This visualization works for several documents at one time and offers a sort of mix between the Document Portrait and the Codeline. Simply choose the documents and codes that you wish to include in the visualization by activating them before calling up the function. You can compare text, PDF, table, and media documents.
The Document Comparison Chart shows the documents in the rows, making it possible to compare the sequence of codes in each document. The cells show the codes that exist in each paragraph of each document with a bar assigned the same color as the code it represents. Each code that is present in the paragraph is represented by a colored section of the bar. If a code is used more than once in a paragraph, it is still only visualized once. To give you an idea of how this works, see the image below. In this example, you can see 10 paragraphs for three different documents. You can see that there were no coded segments in any of the documents in the first paragraph. In “Doc 1,” the first coded segments are in paragraph two, where two blue and one red code are visualized.

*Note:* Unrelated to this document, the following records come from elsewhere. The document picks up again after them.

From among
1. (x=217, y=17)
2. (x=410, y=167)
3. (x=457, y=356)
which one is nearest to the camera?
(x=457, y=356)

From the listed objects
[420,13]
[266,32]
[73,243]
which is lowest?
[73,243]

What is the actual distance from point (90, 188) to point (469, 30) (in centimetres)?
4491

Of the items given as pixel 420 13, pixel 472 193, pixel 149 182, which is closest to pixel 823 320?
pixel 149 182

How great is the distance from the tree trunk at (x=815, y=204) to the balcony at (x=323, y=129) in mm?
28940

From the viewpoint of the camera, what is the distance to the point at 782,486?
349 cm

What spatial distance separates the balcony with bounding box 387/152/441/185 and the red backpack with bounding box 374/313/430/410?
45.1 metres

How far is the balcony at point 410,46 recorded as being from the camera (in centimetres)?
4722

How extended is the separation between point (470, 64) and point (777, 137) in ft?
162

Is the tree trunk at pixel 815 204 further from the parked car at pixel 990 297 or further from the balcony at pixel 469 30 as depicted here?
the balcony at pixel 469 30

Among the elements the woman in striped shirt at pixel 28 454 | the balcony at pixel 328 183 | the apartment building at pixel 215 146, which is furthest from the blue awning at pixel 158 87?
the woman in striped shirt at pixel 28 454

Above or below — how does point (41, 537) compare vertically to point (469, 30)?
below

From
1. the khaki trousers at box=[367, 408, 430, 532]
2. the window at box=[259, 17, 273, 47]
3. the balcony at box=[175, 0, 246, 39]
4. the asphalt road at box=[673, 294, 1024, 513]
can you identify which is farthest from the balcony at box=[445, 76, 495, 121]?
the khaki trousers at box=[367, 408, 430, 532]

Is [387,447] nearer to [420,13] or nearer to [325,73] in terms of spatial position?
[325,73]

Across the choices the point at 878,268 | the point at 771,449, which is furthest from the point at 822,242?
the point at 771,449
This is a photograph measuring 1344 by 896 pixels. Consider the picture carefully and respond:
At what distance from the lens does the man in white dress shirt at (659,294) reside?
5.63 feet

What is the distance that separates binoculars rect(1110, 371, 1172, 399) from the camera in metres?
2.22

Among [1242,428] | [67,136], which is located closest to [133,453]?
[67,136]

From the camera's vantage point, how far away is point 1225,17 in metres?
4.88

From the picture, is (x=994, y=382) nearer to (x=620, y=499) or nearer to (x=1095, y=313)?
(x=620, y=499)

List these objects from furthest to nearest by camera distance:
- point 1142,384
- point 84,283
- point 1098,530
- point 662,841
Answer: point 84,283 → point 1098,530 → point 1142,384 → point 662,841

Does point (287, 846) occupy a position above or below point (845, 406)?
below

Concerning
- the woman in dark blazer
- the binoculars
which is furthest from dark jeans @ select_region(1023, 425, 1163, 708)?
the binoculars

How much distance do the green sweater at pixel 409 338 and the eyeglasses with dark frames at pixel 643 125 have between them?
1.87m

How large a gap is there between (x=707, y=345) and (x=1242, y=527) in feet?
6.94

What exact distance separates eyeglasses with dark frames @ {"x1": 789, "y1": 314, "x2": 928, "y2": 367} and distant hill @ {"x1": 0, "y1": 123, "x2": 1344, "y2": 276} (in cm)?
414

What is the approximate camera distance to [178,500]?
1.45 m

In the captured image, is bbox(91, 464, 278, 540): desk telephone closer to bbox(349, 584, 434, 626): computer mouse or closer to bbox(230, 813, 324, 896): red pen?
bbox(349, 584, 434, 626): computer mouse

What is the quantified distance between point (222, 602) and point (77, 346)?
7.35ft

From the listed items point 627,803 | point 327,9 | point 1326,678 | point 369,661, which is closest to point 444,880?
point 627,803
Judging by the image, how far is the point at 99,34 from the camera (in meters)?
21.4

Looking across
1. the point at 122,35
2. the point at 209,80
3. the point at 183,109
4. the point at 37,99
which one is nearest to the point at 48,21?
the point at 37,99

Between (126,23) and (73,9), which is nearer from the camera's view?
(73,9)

1 | 2 | 3 | 4 | 5 | 6 | 7 | 8 | 9 | 10 | |
---|---|---|---|---|---|---|---|---|---|---|
Text 1 | ■ ■ ■ | ■ ■ | ■ | ■ | ■ ■ | ■ | ||||
Text 2 | ■ | ■ | ■ | ■ ■ | ■ | |||||
Text 3 | ■ | ■ | ■ | ■ | ■ |
If several codes appear in the same paragraph, the colors of both codes are listed in the cell of the chart provided for that paragraph. By default, each paragraph is the same width, regardless of how many characters it includes. In the case of several codes, the available space is assigned proportionally to the coded segments in the paragraph, taking into account how frequently a code has been assigned in the paragraph - not how extensive the segment is. If a code occurs three times in the paragraph, another code only once, then the first code gets ¾ of the area, the second only ¼ of the area.
Like in Document Portrait, codes and colors must correspond in a meaningful way. Otherwise, the diagram will have no meaning for you.
You can open the Document Comparison Chart by selecting Document Comparison Chart via the Visual tools menu tab.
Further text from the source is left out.